Possiamo ora stilare il bilancio di questa via scrivendola nella forma 6 G6P + 12 NADP+ + 7 H2O => 6 CO2+ 12NADPH + Pi. Il motivo per cui nel fegato e nel tessuto adiposo il processo è molto attivo è che l’NADPH interviene anche nei processi di sintesi del colesterolo e degli acidi grassi.
Via dei pentoso fosfati e glicolisi
Se in quel momento c’è necessità di energia e di ATP il G6P proseguirà lungo la glicolisi e il ciclo dell’acido citrico. Qualora ci fosse necessità di produrre ribosio invece si attiverà la via dei pentoso fosfati.

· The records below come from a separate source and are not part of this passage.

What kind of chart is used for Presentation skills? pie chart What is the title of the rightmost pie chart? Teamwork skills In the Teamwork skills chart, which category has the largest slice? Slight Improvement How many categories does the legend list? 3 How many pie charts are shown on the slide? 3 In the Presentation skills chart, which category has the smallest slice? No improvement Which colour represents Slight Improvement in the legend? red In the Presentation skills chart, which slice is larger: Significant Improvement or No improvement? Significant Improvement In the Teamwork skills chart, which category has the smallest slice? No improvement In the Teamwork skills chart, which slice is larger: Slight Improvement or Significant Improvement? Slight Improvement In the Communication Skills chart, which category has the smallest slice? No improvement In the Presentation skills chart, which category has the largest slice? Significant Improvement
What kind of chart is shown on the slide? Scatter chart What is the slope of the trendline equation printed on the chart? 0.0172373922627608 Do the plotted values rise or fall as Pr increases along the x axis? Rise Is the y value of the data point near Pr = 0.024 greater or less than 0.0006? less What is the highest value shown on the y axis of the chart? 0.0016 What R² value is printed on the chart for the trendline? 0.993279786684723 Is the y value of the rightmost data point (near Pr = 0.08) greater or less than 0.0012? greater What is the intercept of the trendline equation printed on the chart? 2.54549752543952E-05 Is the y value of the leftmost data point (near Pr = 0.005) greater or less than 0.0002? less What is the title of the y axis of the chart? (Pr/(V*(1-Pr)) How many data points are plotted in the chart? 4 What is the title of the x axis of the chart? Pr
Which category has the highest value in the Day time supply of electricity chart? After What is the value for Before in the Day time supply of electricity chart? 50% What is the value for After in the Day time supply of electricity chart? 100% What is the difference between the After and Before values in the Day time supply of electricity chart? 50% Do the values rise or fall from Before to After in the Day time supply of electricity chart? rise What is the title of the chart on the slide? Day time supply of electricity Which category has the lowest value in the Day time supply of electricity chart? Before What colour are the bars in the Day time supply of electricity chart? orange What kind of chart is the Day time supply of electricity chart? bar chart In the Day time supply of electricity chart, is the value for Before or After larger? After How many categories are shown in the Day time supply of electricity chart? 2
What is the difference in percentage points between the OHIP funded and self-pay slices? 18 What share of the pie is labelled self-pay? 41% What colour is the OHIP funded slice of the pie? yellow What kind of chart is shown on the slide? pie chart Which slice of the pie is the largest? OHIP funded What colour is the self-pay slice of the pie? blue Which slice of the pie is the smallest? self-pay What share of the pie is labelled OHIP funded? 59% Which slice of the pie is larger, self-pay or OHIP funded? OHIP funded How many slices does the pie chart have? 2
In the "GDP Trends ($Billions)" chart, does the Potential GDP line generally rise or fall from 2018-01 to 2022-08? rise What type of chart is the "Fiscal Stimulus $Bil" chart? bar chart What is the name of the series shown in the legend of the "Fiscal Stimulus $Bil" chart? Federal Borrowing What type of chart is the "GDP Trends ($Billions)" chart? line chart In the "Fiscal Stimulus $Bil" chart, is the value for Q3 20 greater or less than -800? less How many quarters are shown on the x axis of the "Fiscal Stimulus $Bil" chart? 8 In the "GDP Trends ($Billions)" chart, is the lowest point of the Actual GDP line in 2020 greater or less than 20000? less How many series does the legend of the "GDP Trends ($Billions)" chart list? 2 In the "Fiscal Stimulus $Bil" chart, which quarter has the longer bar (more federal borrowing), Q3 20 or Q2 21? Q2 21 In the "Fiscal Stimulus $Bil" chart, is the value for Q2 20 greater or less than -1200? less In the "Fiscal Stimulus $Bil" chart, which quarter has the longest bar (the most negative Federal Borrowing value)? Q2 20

Questa si può anche interrompere nel momento in cui si produce l’Ru5P, senza portare a termine anche la fase delle interconversioni.
Quando il ribosio 5-fosfato prodotto durante la seconda fase del processo è in eccesso è sempre possibile convertirlo in composti intermedi della glicolisi. Anche il fruttosio-6-fosfato e la gliceraldeide-3-fosfato sono molecole organiche che si formano durante la glicolisi, e dalla via che stiamo esaminando possono entrarvi facilmente.
All’interno dello stesso organo o tessuto l’ingresso del glucosio nella via alternativa della glicolisi aumenta in caso ci sia carenza di ossigeno. Questo perché non è possibile procedere con il ciclo di Krebs e si accumulano gli intermedi glicolitici all’interno della cellula. L’accumulo di ATP è un altro regolatore importante nel determinare il destino del glucosio-6-fosfato.